In cutoff mode, a transistor is essentially acting as an open switch, meaning it is not conducting any current between its collector and emitter terminals. When a transistor is in cutoff mode, there is no significant flow of current through it, and its output voltage (V_CE) is at its highest level, typically close to the power supply voltage (V_CC) for an NPN transistor or close to ground (0V) for a PNP transistor.
To understand the concept of the voltage drop across a transistor in cutoff mode using Ohm's Law, we need to focus on the voltage across the collector and emitter terminals, denoted as V_CE.
Ohm's Law states that the voltage (V) across a resistor is equal to the product of its resistance (R) and the current (I) passing through it:
V = I * R
In the case of the transistor in cutoff mode, we can model it as an open switch, which means the current flowing through it (I_CE) is essentially zero. Since there is no current flowing through the transistor, we can consider the equivalent resistance (R_CE) to be infinite.
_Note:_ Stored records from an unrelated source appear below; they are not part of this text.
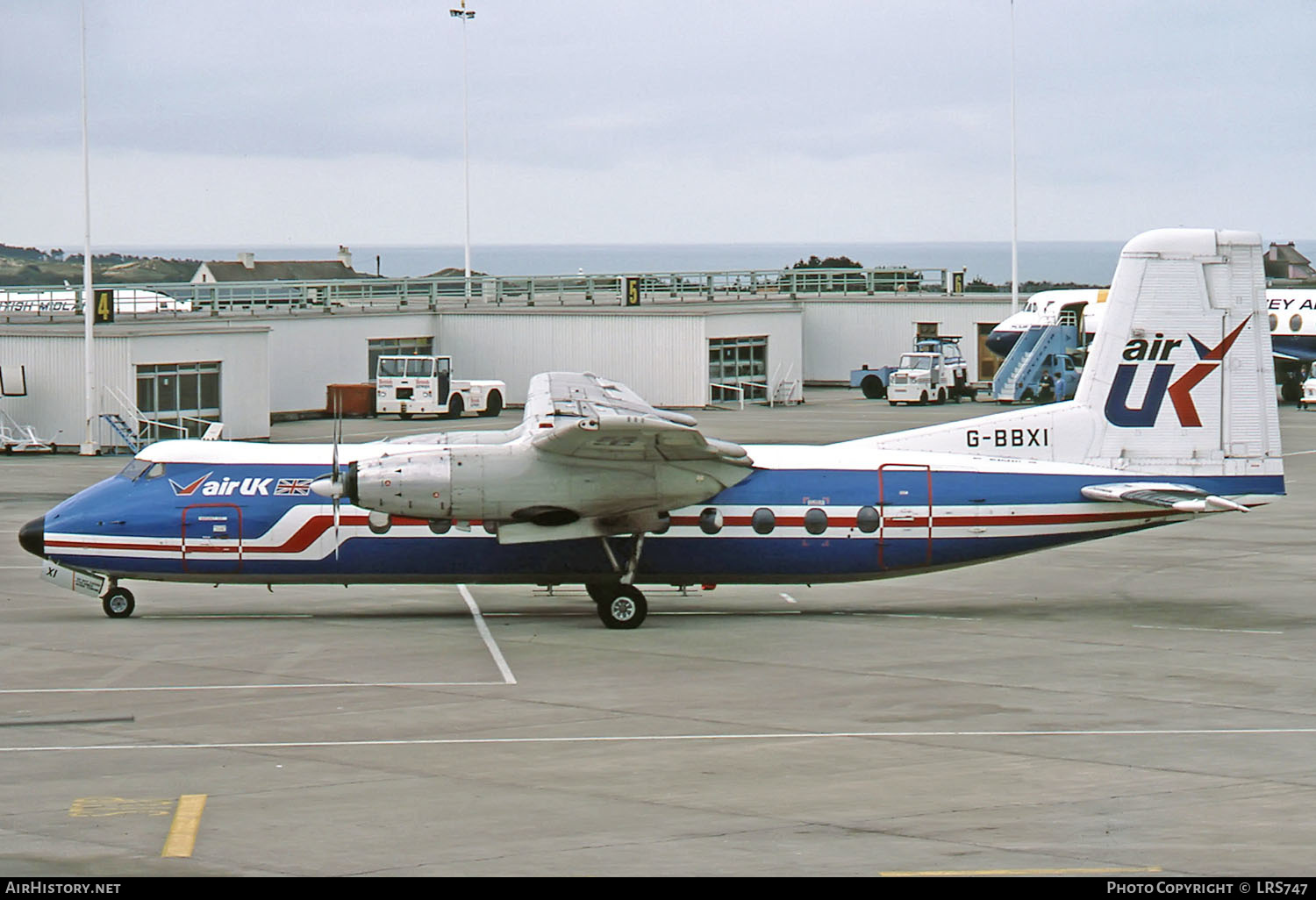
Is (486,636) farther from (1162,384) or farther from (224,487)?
(1162,384)

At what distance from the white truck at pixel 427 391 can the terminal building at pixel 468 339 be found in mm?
3446

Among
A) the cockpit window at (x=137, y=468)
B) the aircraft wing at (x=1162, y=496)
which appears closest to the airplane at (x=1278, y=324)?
the aircraft wing at (x=1162, y=496)

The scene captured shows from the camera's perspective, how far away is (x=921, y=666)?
23.3 metres

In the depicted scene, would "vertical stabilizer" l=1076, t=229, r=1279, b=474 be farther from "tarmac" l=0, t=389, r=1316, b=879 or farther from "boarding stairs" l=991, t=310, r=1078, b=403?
"boarding stairs" l=991, t=310, r=1078, b=403

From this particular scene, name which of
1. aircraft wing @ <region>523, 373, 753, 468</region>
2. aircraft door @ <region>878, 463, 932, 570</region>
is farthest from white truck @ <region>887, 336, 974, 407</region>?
aircraft wing @ <region>523, 373, 753, 468</region>

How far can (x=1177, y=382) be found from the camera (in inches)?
1077

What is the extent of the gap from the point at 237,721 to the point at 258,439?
4151cm

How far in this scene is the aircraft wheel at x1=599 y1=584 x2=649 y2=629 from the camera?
26328 mm

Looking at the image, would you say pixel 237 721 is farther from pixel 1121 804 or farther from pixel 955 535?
pixel 955 535

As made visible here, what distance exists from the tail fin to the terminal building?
37.5m

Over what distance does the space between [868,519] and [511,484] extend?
5892mm

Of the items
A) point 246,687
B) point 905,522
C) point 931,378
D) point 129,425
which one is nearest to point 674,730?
point 246,687

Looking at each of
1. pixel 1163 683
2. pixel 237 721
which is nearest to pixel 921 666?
pixel 1163 683
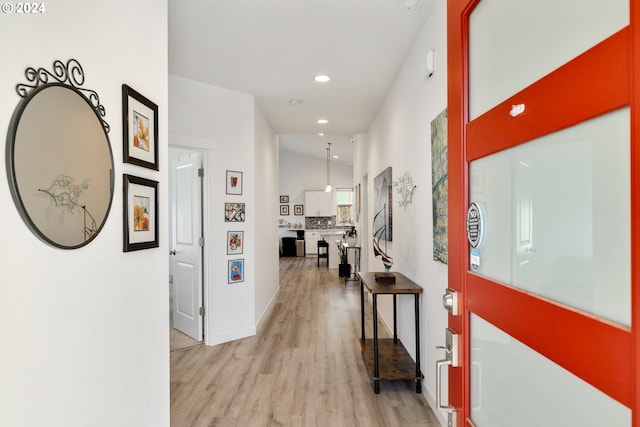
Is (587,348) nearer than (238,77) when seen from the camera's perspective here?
Yes

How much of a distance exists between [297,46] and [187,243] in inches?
95.9

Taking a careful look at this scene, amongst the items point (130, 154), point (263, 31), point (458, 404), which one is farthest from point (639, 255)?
point (263, 31)

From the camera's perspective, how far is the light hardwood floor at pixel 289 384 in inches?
94.8

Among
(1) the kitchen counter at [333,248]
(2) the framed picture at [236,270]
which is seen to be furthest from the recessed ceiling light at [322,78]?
(1) the kitchen counter at [333,248]

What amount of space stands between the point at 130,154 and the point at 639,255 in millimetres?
1741

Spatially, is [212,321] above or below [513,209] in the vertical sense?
below

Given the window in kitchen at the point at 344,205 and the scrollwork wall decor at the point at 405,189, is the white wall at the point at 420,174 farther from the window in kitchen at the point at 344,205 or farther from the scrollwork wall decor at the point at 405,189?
the window in kitchen at the point at 344,205

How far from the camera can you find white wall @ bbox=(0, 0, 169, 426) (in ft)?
3.32

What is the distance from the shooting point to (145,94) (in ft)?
5.84

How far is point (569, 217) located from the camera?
2.11 feet

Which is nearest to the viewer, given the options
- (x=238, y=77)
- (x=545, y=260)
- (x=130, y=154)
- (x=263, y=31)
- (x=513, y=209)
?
(x=545, y=260)

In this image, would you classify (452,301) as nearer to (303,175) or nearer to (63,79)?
(63,79)

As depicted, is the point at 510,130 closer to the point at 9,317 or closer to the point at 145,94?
the point at 9,317

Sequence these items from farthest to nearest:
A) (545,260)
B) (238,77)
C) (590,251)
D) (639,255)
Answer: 1. (238,77)
2. (545,260)
3. (590,251)
4. (639,255)
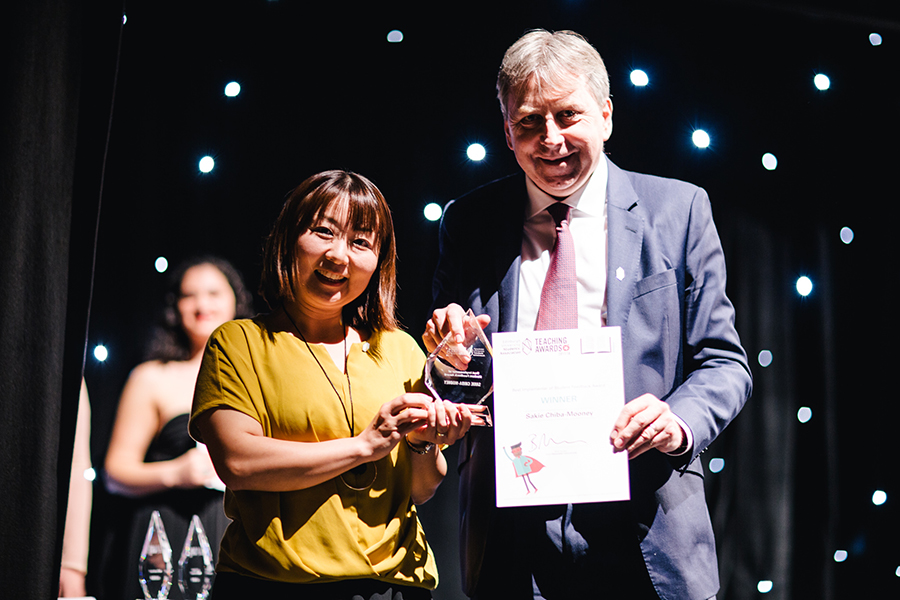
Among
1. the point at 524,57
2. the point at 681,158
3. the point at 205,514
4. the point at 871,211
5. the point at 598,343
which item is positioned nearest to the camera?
the point at 598,343

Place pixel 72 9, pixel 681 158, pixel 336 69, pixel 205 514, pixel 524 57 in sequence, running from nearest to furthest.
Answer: pixel 72 9 < pixel 524 57 < pixel 205 514 < pixel 336 69 < pixel 681 158

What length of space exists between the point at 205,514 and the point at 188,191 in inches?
36.8

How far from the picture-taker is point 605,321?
165cm

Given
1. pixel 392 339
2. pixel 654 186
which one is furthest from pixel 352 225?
pixel 654 186

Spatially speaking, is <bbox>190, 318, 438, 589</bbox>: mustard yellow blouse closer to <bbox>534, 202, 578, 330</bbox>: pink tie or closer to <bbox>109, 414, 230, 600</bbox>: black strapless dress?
<bbox>534, 202, 578, 330</bbox>: pink tie

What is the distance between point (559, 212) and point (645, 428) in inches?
23.1

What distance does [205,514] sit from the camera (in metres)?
1.92

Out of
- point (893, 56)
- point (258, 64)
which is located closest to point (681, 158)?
point (893, 56)

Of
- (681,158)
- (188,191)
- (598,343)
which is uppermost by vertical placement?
(681,158)

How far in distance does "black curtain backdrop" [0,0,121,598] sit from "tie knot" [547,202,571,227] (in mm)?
1055

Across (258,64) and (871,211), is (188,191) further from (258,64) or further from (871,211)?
(871,211)

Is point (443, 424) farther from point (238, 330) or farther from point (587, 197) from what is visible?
point (587, 197)

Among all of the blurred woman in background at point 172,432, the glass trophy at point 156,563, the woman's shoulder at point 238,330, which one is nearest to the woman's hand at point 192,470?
the blurred woman in background at point 172,432

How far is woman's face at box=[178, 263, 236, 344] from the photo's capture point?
1977 millimetres
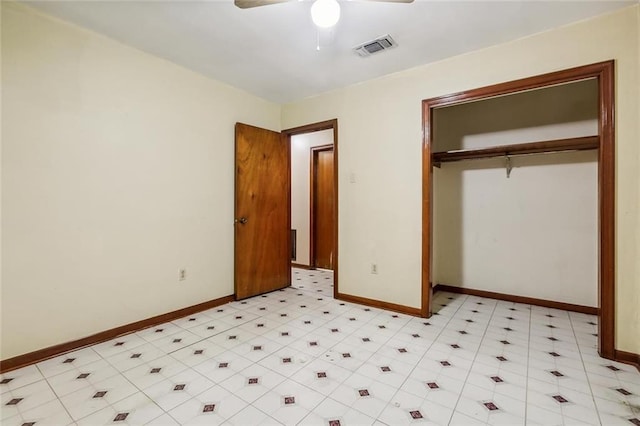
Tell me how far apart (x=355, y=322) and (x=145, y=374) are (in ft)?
6.07

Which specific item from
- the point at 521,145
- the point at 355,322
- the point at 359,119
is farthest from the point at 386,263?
the point at 521,145

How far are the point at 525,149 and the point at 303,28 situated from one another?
267cm

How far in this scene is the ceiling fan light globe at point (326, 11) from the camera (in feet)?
5.57

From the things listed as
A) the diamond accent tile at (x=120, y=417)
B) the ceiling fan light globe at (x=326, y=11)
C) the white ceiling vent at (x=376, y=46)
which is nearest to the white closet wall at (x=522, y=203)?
the white ceiling vent at (x=376, y=46)

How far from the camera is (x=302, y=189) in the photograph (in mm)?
5547

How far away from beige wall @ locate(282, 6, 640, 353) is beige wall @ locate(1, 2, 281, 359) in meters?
1.58

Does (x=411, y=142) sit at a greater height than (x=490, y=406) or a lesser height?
greater

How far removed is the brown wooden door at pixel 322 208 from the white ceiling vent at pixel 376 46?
2596 mm

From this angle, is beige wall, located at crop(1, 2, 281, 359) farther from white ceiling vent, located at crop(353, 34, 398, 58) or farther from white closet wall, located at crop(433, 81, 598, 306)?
white closet wall, located at crop(433, 81, 598, 306)

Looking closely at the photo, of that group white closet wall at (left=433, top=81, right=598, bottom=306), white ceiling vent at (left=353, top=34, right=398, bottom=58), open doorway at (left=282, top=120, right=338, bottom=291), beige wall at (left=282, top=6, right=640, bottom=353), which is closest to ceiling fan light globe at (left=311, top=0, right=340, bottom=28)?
white ceiling vent at (left=353, top=34, right=398, bottom=58)

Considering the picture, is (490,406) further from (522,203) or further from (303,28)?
(303,28)

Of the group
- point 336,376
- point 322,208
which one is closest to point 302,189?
point 322,208

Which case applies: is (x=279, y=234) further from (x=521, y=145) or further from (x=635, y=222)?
(x=635, y=222)

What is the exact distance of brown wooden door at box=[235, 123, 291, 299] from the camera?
3.68m
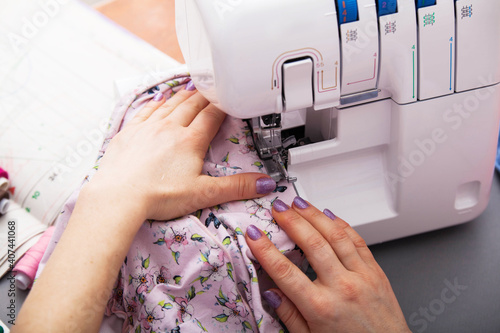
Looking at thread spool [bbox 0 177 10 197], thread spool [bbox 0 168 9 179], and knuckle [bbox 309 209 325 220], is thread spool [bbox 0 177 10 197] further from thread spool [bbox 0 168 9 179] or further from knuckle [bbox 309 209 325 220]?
knuckle [bbox 309 209 325 220]

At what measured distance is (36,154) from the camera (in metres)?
1.14

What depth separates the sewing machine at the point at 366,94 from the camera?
639 millimetres

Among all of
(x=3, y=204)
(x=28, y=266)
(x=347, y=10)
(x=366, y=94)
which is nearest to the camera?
(x=347, y=10)

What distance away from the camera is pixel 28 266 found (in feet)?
2.83

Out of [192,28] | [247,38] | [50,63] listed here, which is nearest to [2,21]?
[50,63]

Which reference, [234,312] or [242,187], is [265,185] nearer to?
[242,187]

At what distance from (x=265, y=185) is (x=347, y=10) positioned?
0.31m

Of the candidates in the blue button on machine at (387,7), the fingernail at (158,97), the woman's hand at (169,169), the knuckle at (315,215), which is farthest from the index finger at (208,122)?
the blue button on machine at (387,7)

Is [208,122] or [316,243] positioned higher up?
[208,122]

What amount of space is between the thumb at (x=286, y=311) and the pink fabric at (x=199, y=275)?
17 millimetres

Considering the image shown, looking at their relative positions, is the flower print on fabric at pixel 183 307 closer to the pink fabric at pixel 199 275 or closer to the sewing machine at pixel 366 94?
the pink fabric at pixel 199 275

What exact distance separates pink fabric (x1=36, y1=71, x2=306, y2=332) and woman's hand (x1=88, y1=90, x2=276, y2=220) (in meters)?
0.03

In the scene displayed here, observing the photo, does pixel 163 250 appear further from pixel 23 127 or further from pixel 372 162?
pixel 23 127

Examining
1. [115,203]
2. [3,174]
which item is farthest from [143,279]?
[3,174]
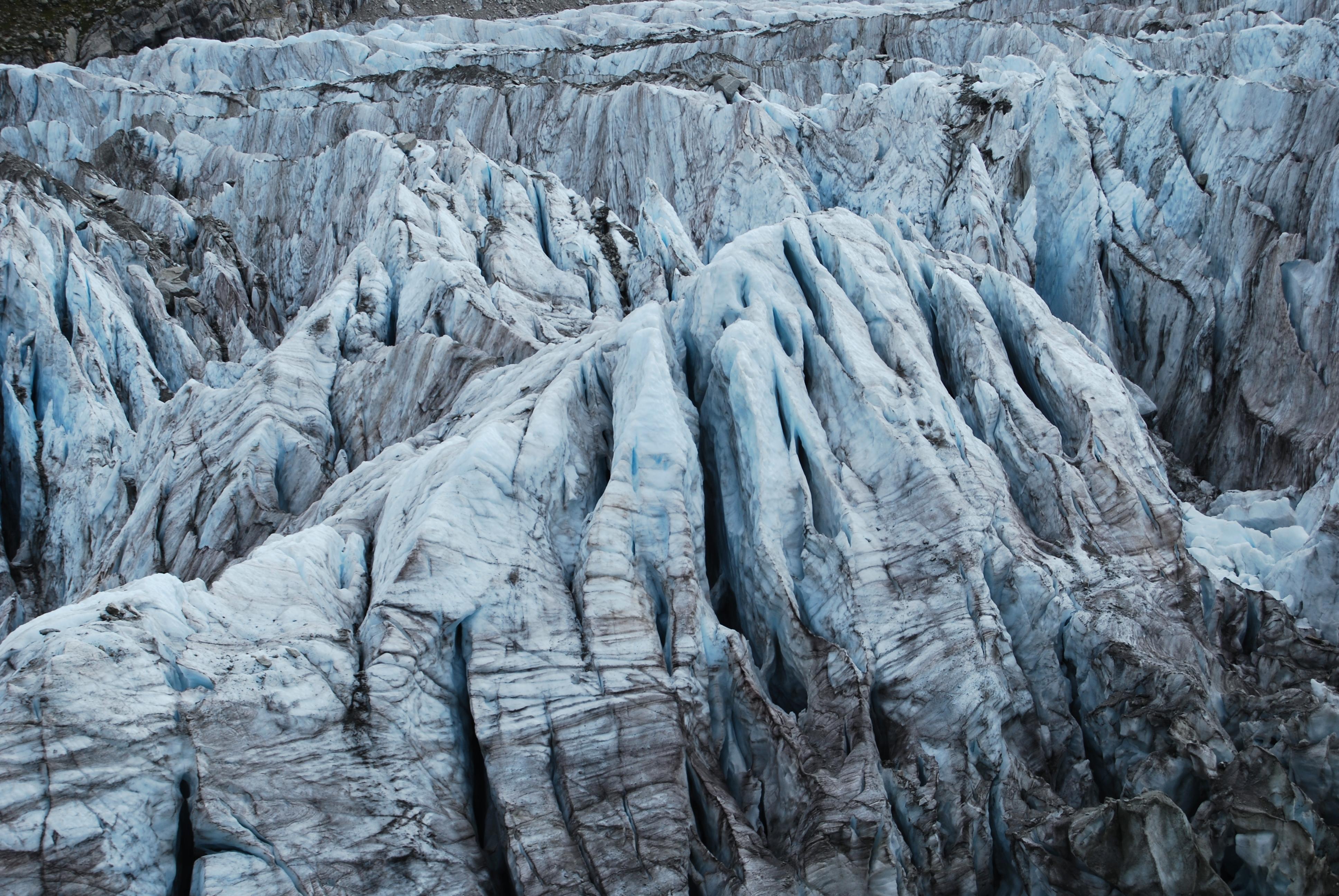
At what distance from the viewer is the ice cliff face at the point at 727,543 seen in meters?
9.91

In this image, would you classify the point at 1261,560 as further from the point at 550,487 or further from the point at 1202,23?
the point at 1202,23

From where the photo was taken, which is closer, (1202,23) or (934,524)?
(934,524)

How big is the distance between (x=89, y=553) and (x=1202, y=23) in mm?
51299

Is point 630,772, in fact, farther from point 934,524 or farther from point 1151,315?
point 1151,315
Now, let's apply Ohm's Law to the transistor in cutoff mode:
V_CE = I_CE * R_CE
Since I_CE is almost zero and R_CE is infinite, the voltage drop across the transistor (V_CE) is negligible. Therefore, in cutoff mode, the voltage drop across the transistor is essentially zero, and the output voltage (V_CE) is nearly equal to the supply voltage (V_CC) for an NPN transistor or 0V for a PNP transistor.
In summary, when a transistor is in cutoff mode, it acts as an open switch, and according to Ohm's Law, with negligible current flowing through it, the voltage drop across the transistor (V_CE) is almost zero.